The team’s hope is that these findings will aid other neuroscientists in accelerating their own projects. Lein pointed to the Seattle Alzheimer’s Disease Brain Cell Atlas – which takes brain samples from donors who have died from this incurable dementia and uses a transcriptomic map to intimately detail what has happened to their brain at the genetic level. “We can now ask at this super-fine resolution what kinds of cells are lost in disease … it turns out that these are very specific kinds of cells. We never got to ask that question before because we didn’t have the resolution,” explained Lein.  

A wealth of information

Lein’s hopes for the project are mirrored by Sandra Jurado, a principal investigator at the Institute for Neuroscience UMH-CSIC in Alicante, Spain, who was not involved in the project.

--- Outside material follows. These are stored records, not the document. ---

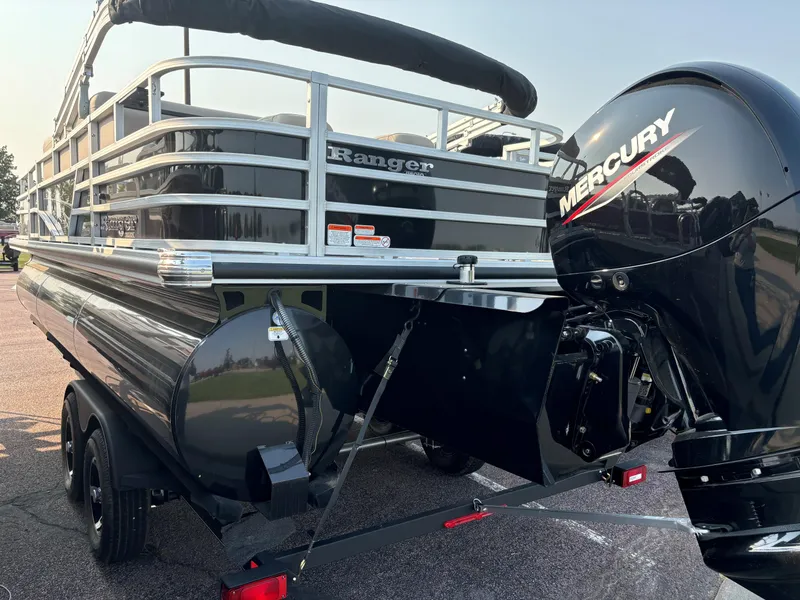 Slide: The Image of 2024 Ranger Reata 223FC pontoon boat with Mercury outboard engine on trailer. - 2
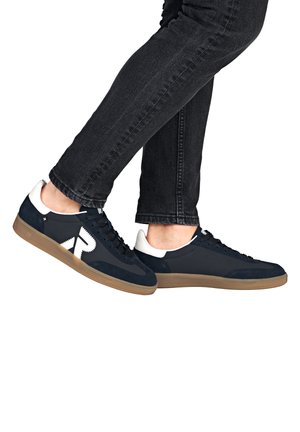 Baskets en daim bleu marine avec des accents blancs et une semelle en caoutchouc beige. Elles présentent un design à lacets et un logo bien visible sur le côté.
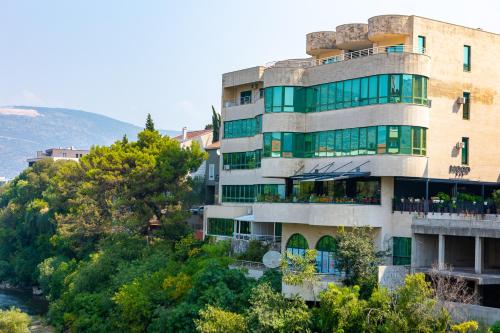 a building on a hill next to a river at River Harmony Apartment in Mostar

Jurado studies how circuits in the brain change through processes like neuroplasticity. Her research has already benefited from the availability of mouse brain atlases. She told Technology Networks that the atlas was a “major step forward in our question to understand the intricacies of the human brain.”


“The emergence of a cell atlas of the human brain has the potential to significantly change the way neuroscientists work by providing them with a wealth of valuable information about the cellular and molecular composition of the brain,” said Jurado.


BICCN tried to avoid the overpromise of previous projects by focusing their efforts on developing technologies that could shine a light on the brain’s complexity. The work started with a predecessor project – the BRAIN Initiative Cell Census Consortium (BICCC) – which looked at the less complex mouse brain. After making sure the technologies that powered the project could walk the walk in the mouse brain, they were then put to work on the NHP and human brains explored in the BICCN. These technologies, said Lein, are benefiting from increased competition among suppliers and have “really hit primetime.”

First steps

The BICCN project only represents the first steps towards making use of this technology, said Lein. The successor project – the BRAIN Initiative Cell Atlas Network (BICAN) aims to systematize and expand the draft atlas. Professor Tara Spires-Jones, president of the British Neuroscience Association and deputy director of the Centre for Discovery Brain Sciences at the University of Edinburgh, who was not involved in the project, said that it was “fantastic to start seeing so much data come through characterizing the remarkable diversity of cells in the human brain.” But she pointed out that the brain maps created during the project were stitched together from a small number of people. “We still have a long way to go for a complete brain map,” she added.


Major projects in neuroscience have tried to provide definitive answers on the brain’s complexity and mystery. By diving into the labyrinth, rather than trying to find the exit, BICCN might have not provide definitive answers, but does give researchers a fighting chance to try and solve the brain’s big questions.